- Votre tâche:
Poursuivez l'article sur le soutien de l'Amérique du Sud à l'Équateur dans l'affaire Assange, juste après sa dernière phrase.

- Bloc de texte:

De notre correspondant à Buenos Aires,
Il n’aura fallu que 72 heures à l’Amérique du Sud pour apporter son soutien à l’Équateur dans son différend avec la Grande-Bretagne au sujet de Julian Assange, à qui le président Rafael Correa a accordé l’asile diplomatique le 16 août. Trois jours après, les ministres des Affaires étrangères de l’Unasur se réunissaient à Guayaquil, en terre équatorienne, pour traiter l’affaire en urgence. Dans un communiqué publié à l’issue de la réunion, les pays de la région ont exprimé leur solidarité avec l’Équateur et appelé les autorités britanniques à ne pas attaquer l’ambassade de ce pays à Londres, où le fondateur de WikiLeaks s’est réfugié il y a deux mois.
Cette prise de position, inattendue pour beaucoup, montre que ce n’est pas, ou pas seulement, l'« anti-américanisme » supposé de Correa qui explique l’attitude de l’Équateur dans cette affaire. Au sein de l’Unasur, qui rassemble la totalité des Sud-Américains, on trouve certes des États que les Américains considèrent « hostiles », comme la Bolivie ou le Venezuela, mais aussi des alliés de Washington, comme le Chili ou la Colombie, dirigés par des gouvernements de droite. Quant à l’Argentine et l’Uruguay, s’ils sont de centre gauche, ils comptent parmi les « amis » des Etats-Unis, de même que le Brésil, par ailleurs tenu, de par son rang de puissance mondiale, à un certain équilibre en politique étrangère.
Pour l'Unasur, l'Equateur agit selon le droit
Par-delà leurs divergences idéologiques, les pays sud-américains sont d’accord pour considérer que l’Équateur a agi conformément au droit. Et ils craignent que le Royaume-Uni ne fasse pas de même. N’aurait-il pas dû, s’il avait voulu respecter les conventions internationales en la matière, fournir un sauf-conduit à Assange et ne pas faire obstacle à sa sortie du territoire ? Contrairement au gouvernement équatorien, les autorités britanniques sont soupçonnées d’agir pour des raisons politiques, en l’occurrence, permettre une éventuelle extradition aux États-Unis du fondateur de WikiLeaks après comparution de ce dernier en Suède. Or c’est précisément parce que les conditions dans lesquelles il pourrait être présenté devant les tribunaux américains n’ont pas été précisées que Correa a accordé l’asile à Assange. On rappelle encore ici que la Grande-Bretagne avait refusé l’extradition de l’ancien dictateur chilien Augusto Pinochet avant de lui accorder l’asile, alors qu’il était poursuivi pour crimes contre l’humanité, en violation du droit international et pour des raisons éminemment politiques.

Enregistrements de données
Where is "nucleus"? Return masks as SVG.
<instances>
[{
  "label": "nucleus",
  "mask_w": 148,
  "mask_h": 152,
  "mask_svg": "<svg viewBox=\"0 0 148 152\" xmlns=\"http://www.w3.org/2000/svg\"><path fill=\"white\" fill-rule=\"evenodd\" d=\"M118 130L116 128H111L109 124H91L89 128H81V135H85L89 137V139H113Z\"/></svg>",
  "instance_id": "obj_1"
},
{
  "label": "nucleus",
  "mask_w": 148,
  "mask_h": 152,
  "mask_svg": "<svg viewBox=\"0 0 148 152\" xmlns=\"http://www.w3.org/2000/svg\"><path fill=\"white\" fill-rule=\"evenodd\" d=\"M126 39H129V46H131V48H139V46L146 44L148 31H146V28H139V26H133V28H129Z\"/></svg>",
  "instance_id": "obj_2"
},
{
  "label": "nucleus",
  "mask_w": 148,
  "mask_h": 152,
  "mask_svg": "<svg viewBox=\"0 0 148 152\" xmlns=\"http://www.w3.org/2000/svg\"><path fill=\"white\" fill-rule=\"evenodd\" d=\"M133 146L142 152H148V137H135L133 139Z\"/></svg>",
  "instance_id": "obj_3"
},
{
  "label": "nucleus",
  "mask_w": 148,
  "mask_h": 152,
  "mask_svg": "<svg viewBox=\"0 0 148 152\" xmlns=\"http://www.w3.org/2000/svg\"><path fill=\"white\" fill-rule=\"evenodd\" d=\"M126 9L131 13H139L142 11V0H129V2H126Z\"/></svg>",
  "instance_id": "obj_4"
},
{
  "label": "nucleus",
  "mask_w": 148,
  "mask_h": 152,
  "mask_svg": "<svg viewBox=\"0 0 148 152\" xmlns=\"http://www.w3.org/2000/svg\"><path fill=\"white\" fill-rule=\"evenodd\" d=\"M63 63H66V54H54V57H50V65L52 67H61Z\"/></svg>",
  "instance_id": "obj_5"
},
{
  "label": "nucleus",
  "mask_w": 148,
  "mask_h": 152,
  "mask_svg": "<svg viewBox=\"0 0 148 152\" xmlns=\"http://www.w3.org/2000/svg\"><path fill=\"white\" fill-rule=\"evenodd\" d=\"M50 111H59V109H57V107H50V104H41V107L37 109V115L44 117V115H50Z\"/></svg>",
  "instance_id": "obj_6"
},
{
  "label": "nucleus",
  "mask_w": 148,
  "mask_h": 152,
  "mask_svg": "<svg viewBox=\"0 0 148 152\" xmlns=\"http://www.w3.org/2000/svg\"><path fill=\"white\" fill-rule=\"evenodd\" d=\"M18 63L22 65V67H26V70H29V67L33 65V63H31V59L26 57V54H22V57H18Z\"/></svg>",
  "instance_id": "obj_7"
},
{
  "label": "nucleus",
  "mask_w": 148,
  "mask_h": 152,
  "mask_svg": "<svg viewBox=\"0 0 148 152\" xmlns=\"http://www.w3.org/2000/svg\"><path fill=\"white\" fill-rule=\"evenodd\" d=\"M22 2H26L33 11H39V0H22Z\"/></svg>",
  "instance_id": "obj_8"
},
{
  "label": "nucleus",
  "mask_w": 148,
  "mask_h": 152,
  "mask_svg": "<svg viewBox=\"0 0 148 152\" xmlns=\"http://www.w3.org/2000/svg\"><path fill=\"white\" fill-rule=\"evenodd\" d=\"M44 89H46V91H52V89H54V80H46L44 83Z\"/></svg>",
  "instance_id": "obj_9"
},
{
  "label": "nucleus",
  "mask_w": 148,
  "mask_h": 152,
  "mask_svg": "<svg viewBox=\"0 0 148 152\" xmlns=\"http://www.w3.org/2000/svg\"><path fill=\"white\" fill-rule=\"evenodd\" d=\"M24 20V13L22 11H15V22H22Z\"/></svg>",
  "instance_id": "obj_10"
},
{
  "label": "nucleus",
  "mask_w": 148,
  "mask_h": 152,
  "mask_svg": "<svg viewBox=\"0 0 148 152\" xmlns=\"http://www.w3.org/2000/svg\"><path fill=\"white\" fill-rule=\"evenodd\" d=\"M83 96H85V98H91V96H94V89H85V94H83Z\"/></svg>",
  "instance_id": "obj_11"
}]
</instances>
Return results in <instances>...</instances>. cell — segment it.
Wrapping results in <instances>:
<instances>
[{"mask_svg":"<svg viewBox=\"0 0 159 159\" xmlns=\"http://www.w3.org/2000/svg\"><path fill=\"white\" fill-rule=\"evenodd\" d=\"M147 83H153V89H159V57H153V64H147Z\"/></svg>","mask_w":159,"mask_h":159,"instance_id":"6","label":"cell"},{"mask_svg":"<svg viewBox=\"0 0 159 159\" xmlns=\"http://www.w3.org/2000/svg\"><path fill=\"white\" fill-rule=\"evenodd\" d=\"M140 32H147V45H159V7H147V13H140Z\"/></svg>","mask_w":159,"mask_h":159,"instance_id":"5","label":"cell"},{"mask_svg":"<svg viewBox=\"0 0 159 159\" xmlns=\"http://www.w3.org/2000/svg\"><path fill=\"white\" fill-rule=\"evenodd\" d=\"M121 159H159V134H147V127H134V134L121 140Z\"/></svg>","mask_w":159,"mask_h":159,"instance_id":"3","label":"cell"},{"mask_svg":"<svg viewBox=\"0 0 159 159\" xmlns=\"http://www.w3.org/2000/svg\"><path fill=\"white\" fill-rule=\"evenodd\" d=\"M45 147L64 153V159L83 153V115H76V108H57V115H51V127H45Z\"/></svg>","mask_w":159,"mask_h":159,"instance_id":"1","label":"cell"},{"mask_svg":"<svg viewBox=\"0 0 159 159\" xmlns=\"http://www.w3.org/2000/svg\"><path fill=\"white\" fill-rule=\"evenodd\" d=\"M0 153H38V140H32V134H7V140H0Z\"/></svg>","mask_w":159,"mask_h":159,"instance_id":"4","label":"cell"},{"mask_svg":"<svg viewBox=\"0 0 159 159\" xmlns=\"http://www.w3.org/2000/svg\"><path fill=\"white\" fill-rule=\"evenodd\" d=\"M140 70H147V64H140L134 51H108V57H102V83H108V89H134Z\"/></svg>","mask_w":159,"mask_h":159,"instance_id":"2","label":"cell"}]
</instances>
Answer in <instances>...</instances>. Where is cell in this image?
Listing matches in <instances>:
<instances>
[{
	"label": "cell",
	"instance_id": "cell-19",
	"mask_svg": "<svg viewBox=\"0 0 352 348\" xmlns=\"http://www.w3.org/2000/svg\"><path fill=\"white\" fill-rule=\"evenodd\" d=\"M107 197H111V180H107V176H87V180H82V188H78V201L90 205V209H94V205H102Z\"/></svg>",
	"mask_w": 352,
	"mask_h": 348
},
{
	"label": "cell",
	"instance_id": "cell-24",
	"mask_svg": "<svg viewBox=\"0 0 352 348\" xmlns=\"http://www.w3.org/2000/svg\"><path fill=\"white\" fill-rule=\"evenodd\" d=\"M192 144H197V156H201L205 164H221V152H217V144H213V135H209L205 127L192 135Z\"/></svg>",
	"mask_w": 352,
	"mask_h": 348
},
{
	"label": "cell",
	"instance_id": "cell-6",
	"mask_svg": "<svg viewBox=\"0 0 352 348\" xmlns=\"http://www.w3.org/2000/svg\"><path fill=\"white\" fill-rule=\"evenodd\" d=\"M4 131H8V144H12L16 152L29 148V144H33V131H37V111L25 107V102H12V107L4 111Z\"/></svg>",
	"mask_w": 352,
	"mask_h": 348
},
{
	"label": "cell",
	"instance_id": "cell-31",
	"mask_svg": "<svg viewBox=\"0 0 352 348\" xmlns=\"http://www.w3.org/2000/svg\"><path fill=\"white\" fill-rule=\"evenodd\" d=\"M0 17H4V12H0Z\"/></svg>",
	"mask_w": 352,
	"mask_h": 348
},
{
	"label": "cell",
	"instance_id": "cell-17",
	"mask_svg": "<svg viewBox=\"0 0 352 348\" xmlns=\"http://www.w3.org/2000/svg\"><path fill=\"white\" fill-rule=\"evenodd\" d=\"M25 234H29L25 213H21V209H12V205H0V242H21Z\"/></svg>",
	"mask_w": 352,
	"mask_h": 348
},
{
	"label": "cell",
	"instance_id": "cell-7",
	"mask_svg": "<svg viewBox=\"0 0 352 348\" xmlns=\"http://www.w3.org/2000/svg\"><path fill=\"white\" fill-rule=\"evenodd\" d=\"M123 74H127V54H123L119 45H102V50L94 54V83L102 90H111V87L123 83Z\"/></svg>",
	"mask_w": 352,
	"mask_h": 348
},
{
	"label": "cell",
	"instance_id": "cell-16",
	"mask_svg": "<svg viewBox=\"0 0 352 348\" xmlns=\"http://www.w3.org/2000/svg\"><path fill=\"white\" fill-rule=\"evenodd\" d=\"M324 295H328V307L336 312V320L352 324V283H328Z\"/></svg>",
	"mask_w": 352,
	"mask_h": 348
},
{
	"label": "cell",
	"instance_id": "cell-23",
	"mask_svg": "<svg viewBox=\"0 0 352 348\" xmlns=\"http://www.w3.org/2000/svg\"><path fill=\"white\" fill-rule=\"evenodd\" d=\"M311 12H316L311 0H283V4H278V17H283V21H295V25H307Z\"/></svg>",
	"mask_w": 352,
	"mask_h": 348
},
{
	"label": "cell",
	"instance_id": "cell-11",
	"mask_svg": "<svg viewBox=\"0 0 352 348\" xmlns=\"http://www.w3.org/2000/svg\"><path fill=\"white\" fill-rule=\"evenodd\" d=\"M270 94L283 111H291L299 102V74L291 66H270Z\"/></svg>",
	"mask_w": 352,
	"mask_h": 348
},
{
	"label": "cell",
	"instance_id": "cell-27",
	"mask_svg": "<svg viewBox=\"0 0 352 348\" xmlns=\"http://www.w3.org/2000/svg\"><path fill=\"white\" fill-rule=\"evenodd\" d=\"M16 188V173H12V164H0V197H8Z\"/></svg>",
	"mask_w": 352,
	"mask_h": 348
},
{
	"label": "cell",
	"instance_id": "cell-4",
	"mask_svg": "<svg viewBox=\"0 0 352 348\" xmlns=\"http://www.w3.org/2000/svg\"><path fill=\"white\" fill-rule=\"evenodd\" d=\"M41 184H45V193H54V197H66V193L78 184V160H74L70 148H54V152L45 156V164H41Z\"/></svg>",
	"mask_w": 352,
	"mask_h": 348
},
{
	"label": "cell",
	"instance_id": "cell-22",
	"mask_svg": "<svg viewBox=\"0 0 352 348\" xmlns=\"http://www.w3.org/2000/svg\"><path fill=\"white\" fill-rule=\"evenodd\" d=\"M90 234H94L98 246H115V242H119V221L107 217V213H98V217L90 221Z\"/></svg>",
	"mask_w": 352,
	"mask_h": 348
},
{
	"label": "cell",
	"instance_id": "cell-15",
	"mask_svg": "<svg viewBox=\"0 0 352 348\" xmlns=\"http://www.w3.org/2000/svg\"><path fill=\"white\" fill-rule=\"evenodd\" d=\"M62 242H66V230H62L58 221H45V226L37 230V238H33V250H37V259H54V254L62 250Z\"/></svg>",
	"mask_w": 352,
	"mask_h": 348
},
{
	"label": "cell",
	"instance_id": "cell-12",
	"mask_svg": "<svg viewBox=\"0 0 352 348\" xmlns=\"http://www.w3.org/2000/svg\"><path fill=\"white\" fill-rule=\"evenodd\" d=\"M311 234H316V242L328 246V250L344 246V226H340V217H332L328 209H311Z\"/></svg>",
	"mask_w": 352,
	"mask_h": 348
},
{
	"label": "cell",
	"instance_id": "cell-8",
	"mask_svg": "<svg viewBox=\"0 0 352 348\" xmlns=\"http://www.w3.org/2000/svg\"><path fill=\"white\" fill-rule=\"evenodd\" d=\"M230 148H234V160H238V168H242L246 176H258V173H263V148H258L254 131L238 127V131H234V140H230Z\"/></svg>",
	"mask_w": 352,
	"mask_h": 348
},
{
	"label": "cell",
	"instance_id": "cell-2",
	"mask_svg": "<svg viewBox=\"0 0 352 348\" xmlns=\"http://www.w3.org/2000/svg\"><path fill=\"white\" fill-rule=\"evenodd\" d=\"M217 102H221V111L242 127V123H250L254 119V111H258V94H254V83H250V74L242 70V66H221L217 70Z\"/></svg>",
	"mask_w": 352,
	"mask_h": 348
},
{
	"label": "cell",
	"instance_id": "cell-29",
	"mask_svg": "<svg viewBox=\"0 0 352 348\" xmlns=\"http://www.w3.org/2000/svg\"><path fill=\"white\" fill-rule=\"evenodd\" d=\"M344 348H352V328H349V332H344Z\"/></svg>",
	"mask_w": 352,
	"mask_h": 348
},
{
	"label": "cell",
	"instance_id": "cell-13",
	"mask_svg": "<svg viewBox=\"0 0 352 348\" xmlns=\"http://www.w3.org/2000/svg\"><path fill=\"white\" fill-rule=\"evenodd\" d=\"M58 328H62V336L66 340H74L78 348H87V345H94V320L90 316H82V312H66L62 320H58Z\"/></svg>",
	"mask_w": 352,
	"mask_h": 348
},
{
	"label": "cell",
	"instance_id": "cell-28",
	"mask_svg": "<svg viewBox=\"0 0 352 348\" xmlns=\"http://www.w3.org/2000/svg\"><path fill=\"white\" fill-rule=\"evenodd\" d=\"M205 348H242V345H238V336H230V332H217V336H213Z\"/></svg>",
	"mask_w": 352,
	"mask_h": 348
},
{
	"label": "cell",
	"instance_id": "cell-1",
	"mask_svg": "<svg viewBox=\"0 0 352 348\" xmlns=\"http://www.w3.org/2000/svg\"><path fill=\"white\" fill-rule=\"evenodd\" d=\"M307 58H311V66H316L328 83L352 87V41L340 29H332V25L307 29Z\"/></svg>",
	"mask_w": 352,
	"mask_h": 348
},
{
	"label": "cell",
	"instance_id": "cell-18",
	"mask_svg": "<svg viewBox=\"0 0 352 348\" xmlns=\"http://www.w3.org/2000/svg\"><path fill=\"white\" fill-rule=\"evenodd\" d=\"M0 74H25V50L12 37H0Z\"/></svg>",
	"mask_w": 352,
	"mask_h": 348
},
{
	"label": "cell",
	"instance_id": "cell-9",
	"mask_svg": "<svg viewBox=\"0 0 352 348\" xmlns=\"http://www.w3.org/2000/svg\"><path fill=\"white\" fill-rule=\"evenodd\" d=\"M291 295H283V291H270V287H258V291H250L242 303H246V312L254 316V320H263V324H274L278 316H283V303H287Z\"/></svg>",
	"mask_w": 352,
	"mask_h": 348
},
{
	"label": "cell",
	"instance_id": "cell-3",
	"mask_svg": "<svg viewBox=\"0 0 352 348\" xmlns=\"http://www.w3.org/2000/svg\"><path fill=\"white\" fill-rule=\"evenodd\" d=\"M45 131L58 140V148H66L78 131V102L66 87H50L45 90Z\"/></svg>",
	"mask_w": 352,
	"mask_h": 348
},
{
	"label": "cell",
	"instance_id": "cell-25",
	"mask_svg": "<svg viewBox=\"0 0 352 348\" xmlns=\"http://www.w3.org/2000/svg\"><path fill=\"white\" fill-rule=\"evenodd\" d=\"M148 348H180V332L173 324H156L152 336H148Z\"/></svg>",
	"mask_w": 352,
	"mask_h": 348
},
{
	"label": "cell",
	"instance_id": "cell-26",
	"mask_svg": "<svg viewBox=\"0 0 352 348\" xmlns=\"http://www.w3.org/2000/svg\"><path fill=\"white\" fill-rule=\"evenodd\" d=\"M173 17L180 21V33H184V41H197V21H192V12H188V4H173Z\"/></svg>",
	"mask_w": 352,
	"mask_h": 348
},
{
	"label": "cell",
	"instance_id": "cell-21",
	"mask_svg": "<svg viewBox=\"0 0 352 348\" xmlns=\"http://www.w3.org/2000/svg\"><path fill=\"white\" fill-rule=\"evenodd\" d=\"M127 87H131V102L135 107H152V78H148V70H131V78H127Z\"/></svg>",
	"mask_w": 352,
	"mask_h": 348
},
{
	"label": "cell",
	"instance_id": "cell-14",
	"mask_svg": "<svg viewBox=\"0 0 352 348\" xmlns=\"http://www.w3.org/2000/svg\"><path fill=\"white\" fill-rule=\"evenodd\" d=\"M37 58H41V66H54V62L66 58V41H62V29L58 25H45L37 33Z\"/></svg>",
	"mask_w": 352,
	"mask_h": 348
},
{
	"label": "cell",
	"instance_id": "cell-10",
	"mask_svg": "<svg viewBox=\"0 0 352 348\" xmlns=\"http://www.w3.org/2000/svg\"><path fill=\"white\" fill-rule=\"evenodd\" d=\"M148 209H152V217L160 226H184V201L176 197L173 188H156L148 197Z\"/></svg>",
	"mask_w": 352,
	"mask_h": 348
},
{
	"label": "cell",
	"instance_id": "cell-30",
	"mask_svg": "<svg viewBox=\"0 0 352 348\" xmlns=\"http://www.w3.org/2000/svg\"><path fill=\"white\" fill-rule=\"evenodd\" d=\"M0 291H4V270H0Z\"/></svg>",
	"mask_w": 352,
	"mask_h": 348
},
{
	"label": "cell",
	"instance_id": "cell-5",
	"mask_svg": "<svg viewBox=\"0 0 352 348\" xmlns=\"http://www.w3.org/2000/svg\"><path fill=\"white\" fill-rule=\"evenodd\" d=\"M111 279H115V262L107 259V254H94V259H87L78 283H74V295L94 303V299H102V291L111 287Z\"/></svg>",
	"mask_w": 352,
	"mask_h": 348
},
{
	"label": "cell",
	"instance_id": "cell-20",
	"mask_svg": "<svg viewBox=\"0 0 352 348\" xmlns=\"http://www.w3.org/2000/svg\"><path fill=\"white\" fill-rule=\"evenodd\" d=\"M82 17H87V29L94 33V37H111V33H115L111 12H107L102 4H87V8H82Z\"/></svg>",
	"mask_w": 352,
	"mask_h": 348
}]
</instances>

- Votre réponse:
Cet attachement au droit international est une des pierres angulaires d’une politique extérieure sud-américaine qui s’ébauche sous l’égide de l’Unasur. C’est ce qui unit les pays de la région, indépendamment, encore une fois, de leurs divergences politiques, quand ils réclament la fin de l’embargo américain contre Cuba. Mais aussi lorsqu'ils appuient l’Argentine dans sa demande de négociations au sujet des Malouines, conformément à plusieurs résolutions des Nations unies que le Royaume-Uni a décidé d’ignorer. Et c’est toujours au nom du droit international que la plupart des pays sud-américains ont reconnu la Palestine en tant qu’État, en dépit des pressions américaines et israéliennes pour les en dissuader.
Un soutien précieux pour l'Equateur
En matière diplomatique, l’Amérique du Sud fait également preuve d’une plus grande indépendance que par le passé, comme on le voit aussi vis-à-vis de l’Iran, avec lequel nombre de pays de la région entretiennent des relations qui irritent Washington. À commencer par le Brésil, même si la présidente Dilma Roussef est nettement moins amicale à l’égard de Téhéran que ne l’était son prédécesseur Lula da Silva. Par ailleurs, l’Argentine garde ses distances, en raison de l’implication présumée de personnalités iraniennes dans l’attentat contre la mutuelle juive AMIA, qui fit 85 morts en 1994.
Ce nouveau rôle de l’Amérique du Sud dans les relations internationales, reflet d’une réalité régionale marquée par l’affermissement de la démocratie, la bonne santé économique et le renforcement de l’intégration, sera d’un secours précieux pour l’Équateur dans son différend avec la Grande-Bretagne : une éventuelle violation de l’immunité de l’ambassade équatorienne à Londres serait considérée comme une agression par l’ensemble des pays de la région.